Scene-based reasoning records
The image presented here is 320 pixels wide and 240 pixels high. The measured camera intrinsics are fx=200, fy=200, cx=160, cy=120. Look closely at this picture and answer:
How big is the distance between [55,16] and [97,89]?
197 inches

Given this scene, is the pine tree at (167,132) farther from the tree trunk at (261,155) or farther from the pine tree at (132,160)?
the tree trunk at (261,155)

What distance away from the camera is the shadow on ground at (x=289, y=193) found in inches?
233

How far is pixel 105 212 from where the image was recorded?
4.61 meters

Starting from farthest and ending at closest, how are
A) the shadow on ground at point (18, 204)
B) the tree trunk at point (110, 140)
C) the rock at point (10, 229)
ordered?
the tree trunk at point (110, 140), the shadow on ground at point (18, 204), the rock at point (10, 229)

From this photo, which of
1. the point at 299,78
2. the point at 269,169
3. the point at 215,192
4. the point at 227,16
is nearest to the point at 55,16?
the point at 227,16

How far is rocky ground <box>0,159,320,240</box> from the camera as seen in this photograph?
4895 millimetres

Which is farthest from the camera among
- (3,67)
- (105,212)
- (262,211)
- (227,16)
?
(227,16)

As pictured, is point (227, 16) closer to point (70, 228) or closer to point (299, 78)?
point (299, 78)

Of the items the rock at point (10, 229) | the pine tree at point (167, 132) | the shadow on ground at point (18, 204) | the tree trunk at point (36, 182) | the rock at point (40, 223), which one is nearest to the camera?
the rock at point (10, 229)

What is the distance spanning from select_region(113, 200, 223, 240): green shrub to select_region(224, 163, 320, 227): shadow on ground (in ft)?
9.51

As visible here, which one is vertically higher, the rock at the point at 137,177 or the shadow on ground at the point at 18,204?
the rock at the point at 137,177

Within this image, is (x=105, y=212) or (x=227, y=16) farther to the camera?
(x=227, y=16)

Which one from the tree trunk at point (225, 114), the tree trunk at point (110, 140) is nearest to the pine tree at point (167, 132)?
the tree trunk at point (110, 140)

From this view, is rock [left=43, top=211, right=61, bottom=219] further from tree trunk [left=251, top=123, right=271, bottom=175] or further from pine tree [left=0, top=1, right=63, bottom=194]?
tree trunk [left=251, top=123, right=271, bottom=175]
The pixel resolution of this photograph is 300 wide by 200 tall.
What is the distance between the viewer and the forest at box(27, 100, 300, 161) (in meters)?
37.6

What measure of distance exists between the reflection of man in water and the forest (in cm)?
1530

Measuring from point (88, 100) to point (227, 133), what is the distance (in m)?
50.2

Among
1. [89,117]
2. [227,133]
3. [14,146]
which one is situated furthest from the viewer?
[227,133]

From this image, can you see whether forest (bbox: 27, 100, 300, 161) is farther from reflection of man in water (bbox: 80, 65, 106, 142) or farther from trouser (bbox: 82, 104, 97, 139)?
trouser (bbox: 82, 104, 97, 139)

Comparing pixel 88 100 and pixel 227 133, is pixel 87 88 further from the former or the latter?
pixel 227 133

What needs to be done: Only the lines from the one holding "From this view, is" through the end of the listing should be given again, exactly and with both ends included.

Reply to the exercise:
From this view, is rock [left=43, top=211, right=61, bottom=219] further from tree trunk [left=251, top=123, right=271, bottom=175] or further from pine tree [left=0, top=1, right=63, bottom=194]?
tree trunk [left=251, top=123, right=271, bottom=175]
The pixel resolution of this photograph is 300 wide by 200 tall.
What is the distance between the viewer and the forest at box(27, 100, 300, 161) (in meters)?
37.6

What measure of distance exists between the reflection of man in water and the forest (in cm)?
1530

Measuring from point (88, 100) to point (227, 133), what is the distance (in m)?
50.2

Among
1. [89,117]
2. [227,133]
3. [14,146]
which one is situated furthest from the viewer?
[227,133]

From this image, can you see whether forest (bbox: 27, 100, 300, 161) is farther from reflection of man in water (bbox: 80, 65, 106, 142) or farther from trouser (bbox: 82, 104, 97, 139)?
trouser (bbox: 82, 104, 97, 139)

Comparing pixel 88 100 and pixel 227 133, is pixel 87 88 further from the former or the latter?
pixel 227 133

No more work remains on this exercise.